Beneteau California 470

Development
- Designer: André Bénéteau
- Location: France
- Year: 1983
- No. built: 150
- Builder: Beneteau
- Role: Fishing boat, day sailer, cruiser
- Name: Beneteau California 470

Boat
- Displacement: 882 lb (400 kg)
- Draft: 4.76 ft (1.45 m) with centreboard down

Hull
- Type: monohull
- Construction: glassfibre
- LOA: 15.42 ft (4.70 m)
- LWL: 12.66 ft (3.86 m)
- Beam: 6.96 ft (2.12 m)
- Engine: Yanmar 1GM inboard engine or outboard motor, maximum 9.8 hp (7 kW)

Hull appendages
- Keel: Long keel and centreboard
- Rudder: Transom-mounted rudder

Rig
- Rig type: Bermuda rig

Sails
- Sailplan: Fractional rigged sloop
- Total sail area: 129 sq ft (12.0 m^{2})

= Beneteau California 4.70 =

Sailboat class

The Beneteau California 4.70 or 470, is a French trailerable sailboat that was designed by André Bénéteau as a fishing boat, day sailer and pocket cruiser, first built in 1983. The design is named for its length overall in metres.

==Production==
The design was built by Beneteau in France, from 1983 until 1986, with 150 boats completed, but it is now out of production.

==Design==
The California 470 is a recreational keelboat, built predominantly of glassfibre, with wood trim. It has a fractional sloop rig, with a deck-stepped mast and aluminium spars with stainless steel wire standing rigging. The hull has a spooned raked stem, an angled transom, a transom-hung rudder controlled by a tiller and a fixed long keel with a retractable centreboard. It displaces 882 lb.

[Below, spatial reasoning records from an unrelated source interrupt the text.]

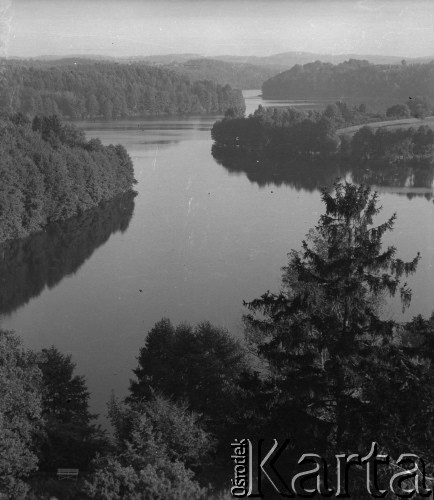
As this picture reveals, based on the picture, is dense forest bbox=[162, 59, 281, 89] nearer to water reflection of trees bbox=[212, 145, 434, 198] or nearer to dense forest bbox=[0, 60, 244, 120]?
dense forest bbox=[0, 60, 244, 120]

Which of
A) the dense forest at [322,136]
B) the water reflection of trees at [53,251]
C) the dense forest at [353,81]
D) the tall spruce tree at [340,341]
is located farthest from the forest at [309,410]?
the dense forest at [353,81]

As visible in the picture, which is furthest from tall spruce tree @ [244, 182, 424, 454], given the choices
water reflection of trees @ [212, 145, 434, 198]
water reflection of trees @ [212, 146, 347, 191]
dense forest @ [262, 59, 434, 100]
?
dense forest @ [262, 59, 434, 100]

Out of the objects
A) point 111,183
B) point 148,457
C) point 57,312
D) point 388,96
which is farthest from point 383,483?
point 388,96

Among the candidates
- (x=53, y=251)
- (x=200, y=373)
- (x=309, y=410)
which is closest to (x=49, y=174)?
(x=53, y=251)

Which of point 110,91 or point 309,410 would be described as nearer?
point 309,410

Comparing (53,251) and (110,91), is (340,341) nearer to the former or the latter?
(53,251)

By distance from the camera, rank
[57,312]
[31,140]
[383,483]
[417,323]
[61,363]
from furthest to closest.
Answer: [31,140]
[57,312]
[61,363]
[417,323]
[383,483]

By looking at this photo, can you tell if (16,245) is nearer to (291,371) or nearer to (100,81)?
(291,371)
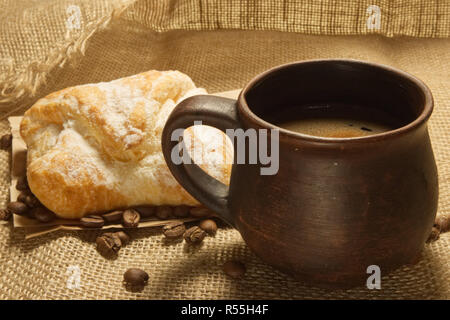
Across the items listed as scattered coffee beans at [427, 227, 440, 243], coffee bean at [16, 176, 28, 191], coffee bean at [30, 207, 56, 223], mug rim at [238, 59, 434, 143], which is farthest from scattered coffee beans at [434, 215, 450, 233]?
coffee bean at [16, 176, 28, 191]

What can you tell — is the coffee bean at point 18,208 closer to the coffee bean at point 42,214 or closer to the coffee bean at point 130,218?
the coffee bean at point 42,214

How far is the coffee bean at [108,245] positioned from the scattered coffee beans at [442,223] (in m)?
0.67

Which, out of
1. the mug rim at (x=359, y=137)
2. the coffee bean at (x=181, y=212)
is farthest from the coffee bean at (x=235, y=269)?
the mug rim at (x=359, y=137)

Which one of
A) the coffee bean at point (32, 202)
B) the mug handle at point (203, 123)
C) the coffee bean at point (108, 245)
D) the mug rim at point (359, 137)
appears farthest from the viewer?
the coffee bean at point (32, 202)

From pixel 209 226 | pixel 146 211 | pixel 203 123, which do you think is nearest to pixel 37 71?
pixel 146 211

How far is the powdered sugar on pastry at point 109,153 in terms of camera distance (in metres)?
1.33

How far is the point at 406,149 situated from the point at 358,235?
0.15 meters

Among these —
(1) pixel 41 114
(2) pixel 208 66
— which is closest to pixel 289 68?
(1) pixel 41 114

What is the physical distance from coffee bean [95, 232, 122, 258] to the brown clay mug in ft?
0.90

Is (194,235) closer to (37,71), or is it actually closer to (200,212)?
(200,212)

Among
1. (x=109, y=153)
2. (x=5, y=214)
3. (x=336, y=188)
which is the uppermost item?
(x=336, y=188)

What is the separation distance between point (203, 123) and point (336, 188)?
0.25 m

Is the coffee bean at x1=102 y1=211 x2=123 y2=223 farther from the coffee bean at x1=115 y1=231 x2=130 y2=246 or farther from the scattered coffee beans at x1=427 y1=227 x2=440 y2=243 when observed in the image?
the scattered coffee beans at x1=427 y1=227 x2=440 y2=243

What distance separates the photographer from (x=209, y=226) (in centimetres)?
128
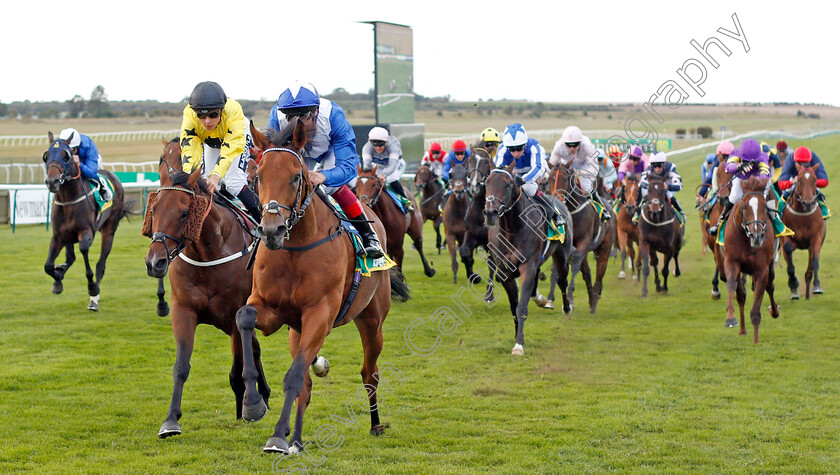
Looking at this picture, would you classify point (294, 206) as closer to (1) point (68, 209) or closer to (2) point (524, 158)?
(2) point (524, 158)

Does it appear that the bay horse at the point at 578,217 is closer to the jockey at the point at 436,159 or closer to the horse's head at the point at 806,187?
the horse's head at the point at 806,187

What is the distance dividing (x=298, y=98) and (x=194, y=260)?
1.26 m

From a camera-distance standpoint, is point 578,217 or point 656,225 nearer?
point 578,217

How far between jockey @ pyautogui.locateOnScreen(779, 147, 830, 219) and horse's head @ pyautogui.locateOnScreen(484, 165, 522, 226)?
5.06 m

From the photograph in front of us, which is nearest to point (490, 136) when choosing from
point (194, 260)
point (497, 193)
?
point (497, 193)

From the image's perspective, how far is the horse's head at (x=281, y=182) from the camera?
429 cm

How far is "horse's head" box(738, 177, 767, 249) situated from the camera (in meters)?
9.13

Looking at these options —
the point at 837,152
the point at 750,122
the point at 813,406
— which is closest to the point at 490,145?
the point at 813,406

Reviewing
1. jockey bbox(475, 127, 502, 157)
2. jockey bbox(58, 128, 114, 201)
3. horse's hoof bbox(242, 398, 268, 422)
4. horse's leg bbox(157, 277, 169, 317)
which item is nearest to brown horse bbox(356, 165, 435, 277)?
jockey bbox(475, 127, 502, 157)

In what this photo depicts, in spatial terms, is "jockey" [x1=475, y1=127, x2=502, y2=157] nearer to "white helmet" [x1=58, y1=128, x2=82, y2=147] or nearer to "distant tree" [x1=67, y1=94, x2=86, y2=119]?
"white helmet" [x1=58, y1=128, x2=82, y2=147]

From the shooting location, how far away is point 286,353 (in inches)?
340

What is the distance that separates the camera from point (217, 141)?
19.6 feet

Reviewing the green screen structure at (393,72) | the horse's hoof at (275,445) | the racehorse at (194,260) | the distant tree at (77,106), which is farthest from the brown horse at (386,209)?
the distant tree at (77,106)

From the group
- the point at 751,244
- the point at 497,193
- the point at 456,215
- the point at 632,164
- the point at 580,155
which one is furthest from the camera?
the point at 632,164
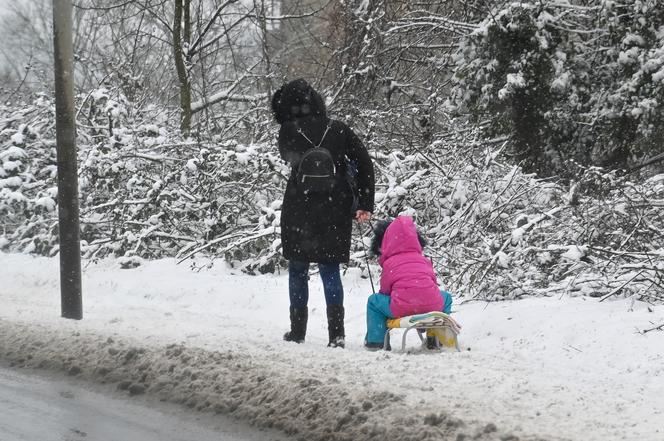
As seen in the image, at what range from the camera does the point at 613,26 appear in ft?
37.4

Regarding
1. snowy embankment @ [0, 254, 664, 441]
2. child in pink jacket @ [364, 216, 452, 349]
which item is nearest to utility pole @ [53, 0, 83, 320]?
snowy embankment @ [0, 254, 664, 441]

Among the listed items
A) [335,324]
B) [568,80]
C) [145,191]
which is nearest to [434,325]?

The boat has a draft of 4.76 ft with the centreboard extended and 1.48 ft with it retracted, allowing operation in shallow water or ground transportation on a trailer.

The boat is normally fitted with a small outboard motor up to 9.8 hp for docking and maneuvering. A Yanmar 1GM diesel inboard engine was also available as a factory option. In either case the engine is mounted in the lazarette.

The design has sleeping accommodation for two people, with a double "V"-berth in the bow cabin.

The design has a hull speed of 4.77 kn.